Case study: The course was nothing like I expected. I thought stress was something in all our lives that we have to learn to cope with, so naturally I assumed it would be about relaxation techniques, deep breathing and all that. Well, what a shock. The greatest revelation for me was that we cause our own stress. I now realise that the external event we think causes our stress is actually irrelevant; that it's our reaction to it that makes us stressed. We were encouraged not to take notes on the course, but surprisingly, I remember nearly all of it - perhaps because it was so practical.
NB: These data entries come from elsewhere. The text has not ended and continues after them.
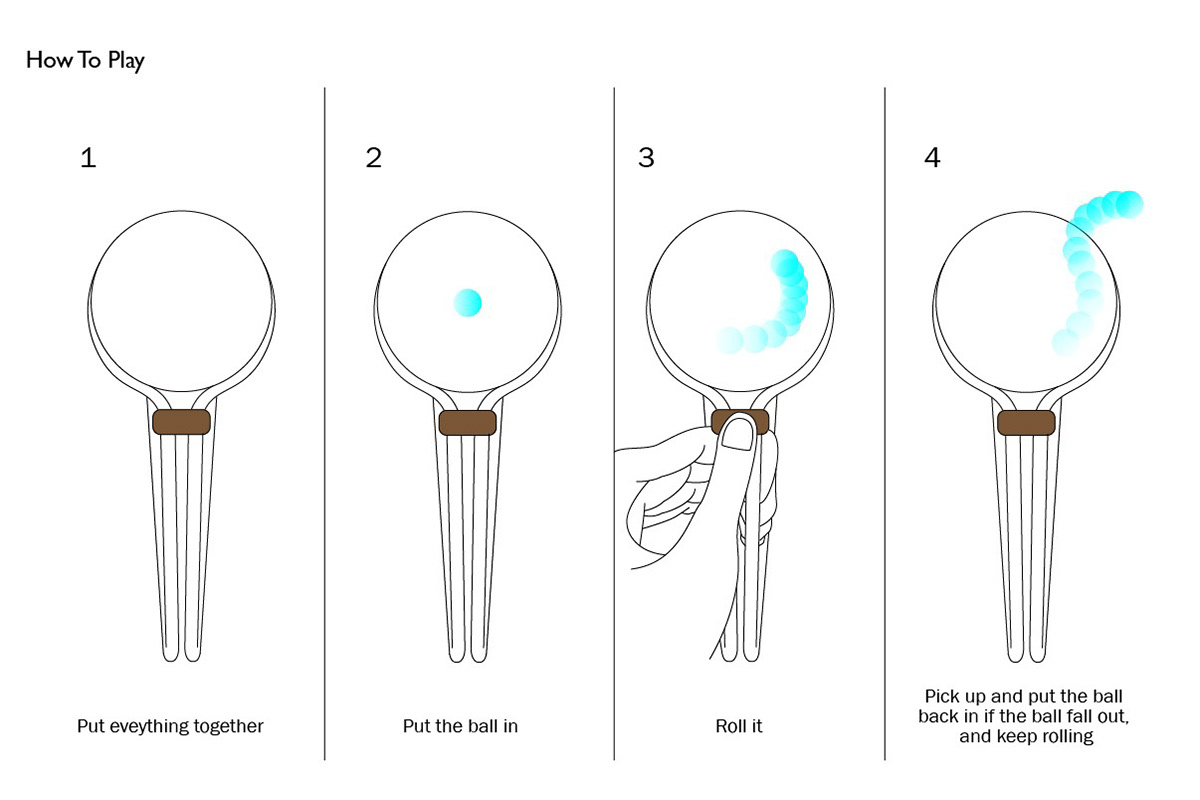 How To Play

1

Put eveything together

2

Put the ball in

3

Roll it

4

Pick up and put the ball back in if the ball fall out, and keep rolling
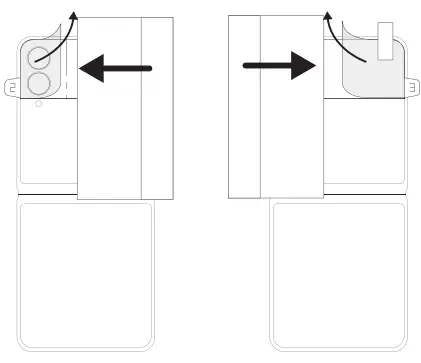 2

3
It really gave me the tools to not only change my thinking about stress but to change my reactions. I do the senses exercises daily and use OLGA to stop the constant 'whirring' that goes on in my head, mainly worry about the way I think things might turn out. That has been so freeing. Now I feel so much more calm and get more true inspiration.
Another important idea for me was that disappointment arises from expecting people and events to behave and proceed the way we want them to; that if we can move towards acceptance, many of our negative feelings can be eliminated. It makes you see things clearer. Knowing that, I don't get as worked up about things any more.
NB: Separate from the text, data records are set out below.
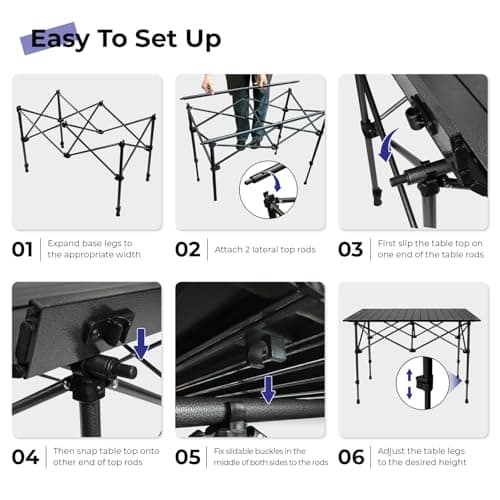 Easy To Set Up

01 Expand base legs to the appropriate width

02 Attach 2 lateral top rods

03 First slip the table top on one end of the table rods

04 Then snap table top onto other end of top rods

05 Fix slidable buckles in the middle of both sides to the rods

06 Adjust the table legs to the desired height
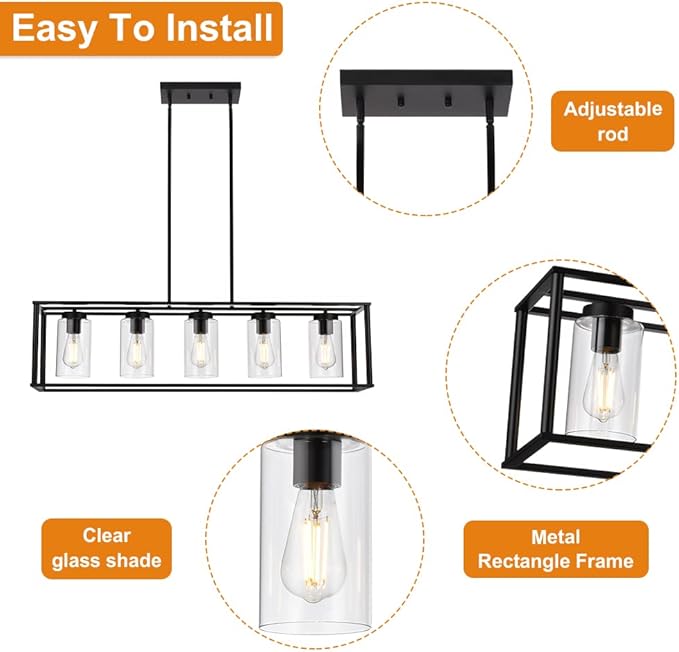 Easy To Install

Adjustable rod

Clear glass shade

Metal Rectangle Frame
I now give my full attention to whatever task I'm doing, so everything seems to get done on time and properly - minus worry, minus negativity, minus stress.
Jane - advertising executive, 32.
Stress Elimination Tools
OLGA: One of the key ways we create stress in our lives is through internal conversations. That divides our attention, it leads to scenarios we think might happen playing in our heads and negative self talk, none of which has any basis in fact. The antidote is to give your full attention to your present, to whatever person, task or thing is in front of you at any given time. Next time you notice your mind having internal conversations with itself about supposed events, outcomes and other negative thoughts, try this:
Observe your mind chattering and wandering from the present task - whether it's brushing your teeth or completing this month's budget. Let go of any thoughts that divide your attention from your present. Attend to the task, person or thing in front of you.
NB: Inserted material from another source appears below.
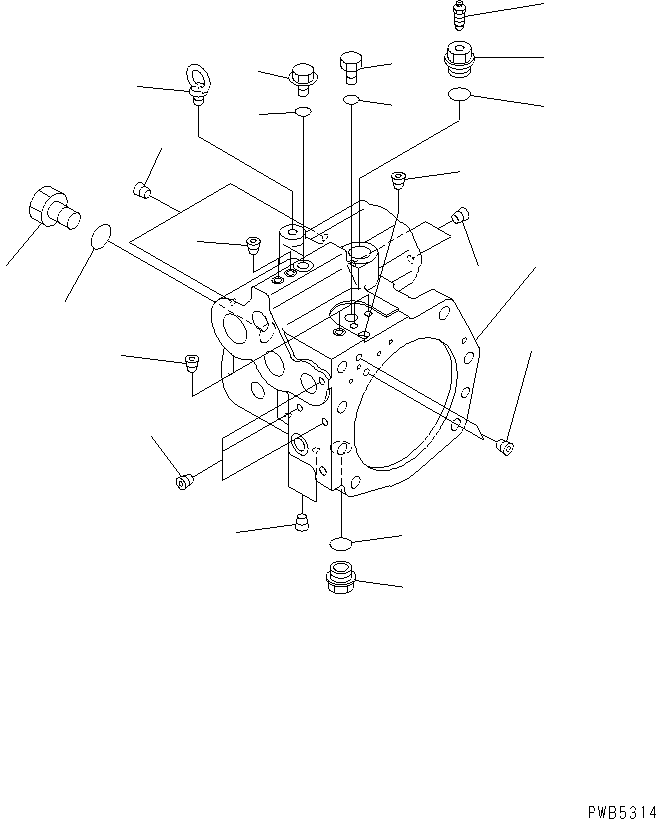 PWB5314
CONNECT TO YOUR SENSES: Called the Senses Exercise, this quick two-minute break is super-simple yet it can work wonders to help you re-connect with the present and bring on genuine calm. No navel gazing required.
Twice for two minutes daily you sit balanced and erect on a chair or lie down comfortably. Connect with your senses one at a time, and let the body, mind and heart come fully to rest. Don't rush, don't try too hard, just let it happen. This exercise helps to raise our level of awareness of the present, ensuring that we're most effective in it.
ATTITUDE ADJUSTMENT: For me, this was the hardest concept to grasp, but ultimately the most beneficial. Negativity, we concluded eventually, arises within us due to our wanting people to behave and events to proceed the way we want them. Sure I'll be happy if I win, unhappy if I lose and so on. By accepting as the best any given event, person or circumstances that we're faced with - no matter how much we might dislike it - we come into the present. That automatically leads us to take the action that will be right. This is just another way of freeing our minds from negative feelings, ideas and attitudes.